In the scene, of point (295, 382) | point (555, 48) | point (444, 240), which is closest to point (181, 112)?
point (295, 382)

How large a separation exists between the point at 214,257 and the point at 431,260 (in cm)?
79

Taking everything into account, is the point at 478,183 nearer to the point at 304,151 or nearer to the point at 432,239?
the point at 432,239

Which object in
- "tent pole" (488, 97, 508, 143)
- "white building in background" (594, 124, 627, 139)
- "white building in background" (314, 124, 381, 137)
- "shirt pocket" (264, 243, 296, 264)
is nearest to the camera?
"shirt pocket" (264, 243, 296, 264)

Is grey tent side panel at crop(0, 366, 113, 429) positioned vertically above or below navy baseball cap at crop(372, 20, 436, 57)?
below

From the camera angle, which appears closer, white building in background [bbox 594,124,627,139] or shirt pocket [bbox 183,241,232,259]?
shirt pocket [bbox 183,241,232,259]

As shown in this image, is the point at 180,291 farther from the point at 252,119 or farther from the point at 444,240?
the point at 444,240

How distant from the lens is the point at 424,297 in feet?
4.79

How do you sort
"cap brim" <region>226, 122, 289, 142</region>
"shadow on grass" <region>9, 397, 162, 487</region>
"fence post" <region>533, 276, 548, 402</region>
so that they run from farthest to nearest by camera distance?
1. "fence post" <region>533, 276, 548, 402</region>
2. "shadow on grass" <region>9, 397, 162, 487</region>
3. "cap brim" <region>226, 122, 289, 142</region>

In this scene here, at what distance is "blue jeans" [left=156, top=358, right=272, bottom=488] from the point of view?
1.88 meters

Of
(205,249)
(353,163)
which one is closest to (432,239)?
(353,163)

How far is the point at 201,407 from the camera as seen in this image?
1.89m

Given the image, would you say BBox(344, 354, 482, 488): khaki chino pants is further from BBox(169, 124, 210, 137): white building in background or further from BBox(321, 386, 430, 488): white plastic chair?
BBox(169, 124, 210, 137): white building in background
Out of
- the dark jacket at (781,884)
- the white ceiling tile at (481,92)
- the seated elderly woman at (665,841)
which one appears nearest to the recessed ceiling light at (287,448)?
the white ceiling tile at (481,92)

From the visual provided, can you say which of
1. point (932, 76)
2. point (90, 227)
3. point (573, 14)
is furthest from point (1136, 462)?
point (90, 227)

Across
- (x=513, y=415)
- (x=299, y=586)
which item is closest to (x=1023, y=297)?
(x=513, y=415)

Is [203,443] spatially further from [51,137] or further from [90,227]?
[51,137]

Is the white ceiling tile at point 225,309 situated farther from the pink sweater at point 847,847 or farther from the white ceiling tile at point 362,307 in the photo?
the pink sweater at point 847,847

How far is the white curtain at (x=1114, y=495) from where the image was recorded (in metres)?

---+---

Give back every one of the records above word for word, with nothing changed, added or left out.

◆ **Written reply**:
In the scene, of point (295, 382) | point (555, 48) | point (444, 240), which is closest to point (181, 112)?
point (295, 382)

How large a separation exists between the point at 214,257 and the point at 431,260 (in cm)?
79

Taking everything into account, is the point at 478,183 nearer to the point at 304,151 or nearer to the point at 432,239?
the point at 432,239

Which object in
- "tent pole" (488, 97, 508, 143)
- "white building in background" (594, 124, 627, 139)
- "white building in background" (314, 124, 381, 137)
- "shirt pocket" (264, 243, 296, 264)
is nearest to the camera?
"shirt pocket" (264, 243, 296, 264)

Is grey tent side panel at crop(0, 366, 113, 429) positioned vertically above or below navy baseball cap at crop(372, 20, 436, 57)?
below

From the camera angle, which appears closer, white building in background [bbox 594,124,627,139] or shirt pocket [bbox 183,241,232,259]?
shirt pocket [bbox 183,241,232,259]

As shown in this image, is the point at 180,291 farther from the point at 252,119 or farther from the point at 444,240?
the point at 444,240

How distant from the lens is the point at 424,297 in feet?
4.79

How do you sort
"cap brim" <region>226, 122, 289, 142</region>
"shadow on grass" <region>9, 397, 162, 487</region>
"fence post" <region>533, 276, 548, 402</region>
so that they run from farthest to nearest by camera distance?
1. "fence post" <region>533, 276, 548, 402</region>
2. "shadow on grass" <region>9, 397, 162, 487</region>
3. "cap brim" <region>226, 122, 289, 142</region>

In this scene here, at what distance is "blue jeans" [left=156, top=358, right=272, bottom=488] from the point of view?
1.88 meters

Of
(205,249)
(353,163)
which one is closest to (432,239)?
(353,163)

How far is the point at 201,407 from the camera as seen in this image?
1.89m

Given the image, would you say BBox(344, 354, 482, 488): khaki chino pants is further from BBox(169, 124, 210, 137): white building in background or further from BBox(321, 386, 430, 488): white plastic chair?
BBox(169, 124, 210, 137): white building in background
Out of
- the dark jacket at (781,884)
- the white ceiling tile at (481,92)
- the seated elderly woman at (665,841)
which one appears nearest to the recessed ceiling light at (287,448)?
the white ceiling tile at (481,92)

From the visual provided, can you say which of
1. point (932, 76)
2. point (90, 227)
3. point (573, 14)
is furthest from point (1136, 462)?
point (90, 227)

Across
- (x=513, y=415)
- (x=299, y=586)
which item is closest to (x=1023, y=297)?
(x=513, y=415)

Is [203,443] spatially further from [51,137] or further from [90,227]?
[51,137]

Is the white ceiling tile at point 225,309 situated farther from the pink sweater at point 847,847 or farther from the white ceiling tile at point 362,307 in the photo?
the pink sweater at point 847,847

How far is the white curtain at (x=1114, y=495) from where the image was recorded (in metres)?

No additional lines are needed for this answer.